Il presente di coach Michele Forapan è l’Inter Academy di Boston. Quanto al futuro, l’obiettivo è quello di continuare a lavorare per poi sedersi sulla panchina di una squadra di calcio universitaria.
«Al momento voglio continuare il mio lavoro qui all’Inter Academy, per far crescere questo club. Mi piacerebbe che l’Academy di Boston diventasse abbastanza rinomata da diventare un punto di riferimento anche per l’Inter a Milano: alcune accademie con sede all’estero vengono invitate in Italia a fare dei viaggi e mi piacerebbe dare questa opportunità ai nostri ragazzi. Guardando al futuro, invece, mi piacerebbe diventare l’allenatore di una squadra di un’università. È questo il mio obiettivo, anche se adesso ovviamente è giusto che faccia ancora esperienza».

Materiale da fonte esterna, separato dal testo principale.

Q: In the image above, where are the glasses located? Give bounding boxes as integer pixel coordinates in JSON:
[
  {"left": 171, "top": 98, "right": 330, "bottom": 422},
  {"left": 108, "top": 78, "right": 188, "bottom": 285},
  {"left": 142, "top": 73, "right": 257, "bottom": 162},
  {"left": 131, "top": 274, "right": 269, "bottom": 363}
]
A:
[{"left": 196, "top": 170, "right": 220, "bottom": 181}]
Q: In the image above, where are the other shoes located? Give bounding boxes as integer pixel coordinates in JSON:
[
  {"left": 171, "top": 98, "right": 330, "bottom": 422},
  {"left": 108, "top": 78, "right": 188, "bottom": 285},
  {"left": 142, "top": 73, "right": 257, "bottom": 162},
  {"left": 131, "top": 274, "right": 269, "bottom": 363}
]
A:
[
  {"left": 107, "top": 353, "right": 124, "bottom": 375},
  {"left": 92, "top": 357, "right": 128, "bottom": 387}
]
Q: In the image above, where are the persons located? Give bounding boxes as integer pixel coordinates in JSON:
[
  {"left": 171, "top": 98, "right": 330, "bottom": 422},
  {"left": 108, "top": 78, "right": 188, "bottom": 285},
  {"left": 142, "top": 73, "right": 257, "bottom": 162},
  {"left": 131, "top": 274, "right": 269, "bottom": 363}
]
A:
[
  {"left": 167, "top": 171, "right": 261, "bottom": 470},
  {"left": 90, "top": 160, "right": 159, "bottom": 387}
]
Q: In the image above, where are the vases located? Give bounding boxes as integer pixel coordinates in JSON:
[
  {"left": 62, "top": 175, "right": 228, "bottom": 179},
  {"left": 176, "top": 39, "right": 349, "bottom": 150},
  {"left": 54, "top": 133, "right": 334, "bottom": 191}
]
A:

Dopo un percorso calcistico in Italia, nel Veronese, cogliendo l’opportunità presentatasi con Yes We College, Michele è riuscito a costruirsi un presente negli Stati Uniti, vivendo un’esperienza da studente-atleta che gli ha consentito di trasformare la sua più grande passione, il calcio, in un lavoro, diventando allenatore. Ed è solamente l’inizio di un nuovo percorso di vita.
«Yes We College è un’esperienza che consiglio, perché mi ha aperto molte porte. Se fossi rimasto in Italia, a fare una vita ‘normale’, per così dire, non avrei mai potuto avere certe opportunità di lavoro, non avrei mai potuto costruire quelle connessioni che un giorno potranno magari regalarmi nuove opportunità, anche in altre parti del mondo, e non avrei mai avuto l’occasione di conoscere persone e culture diverse».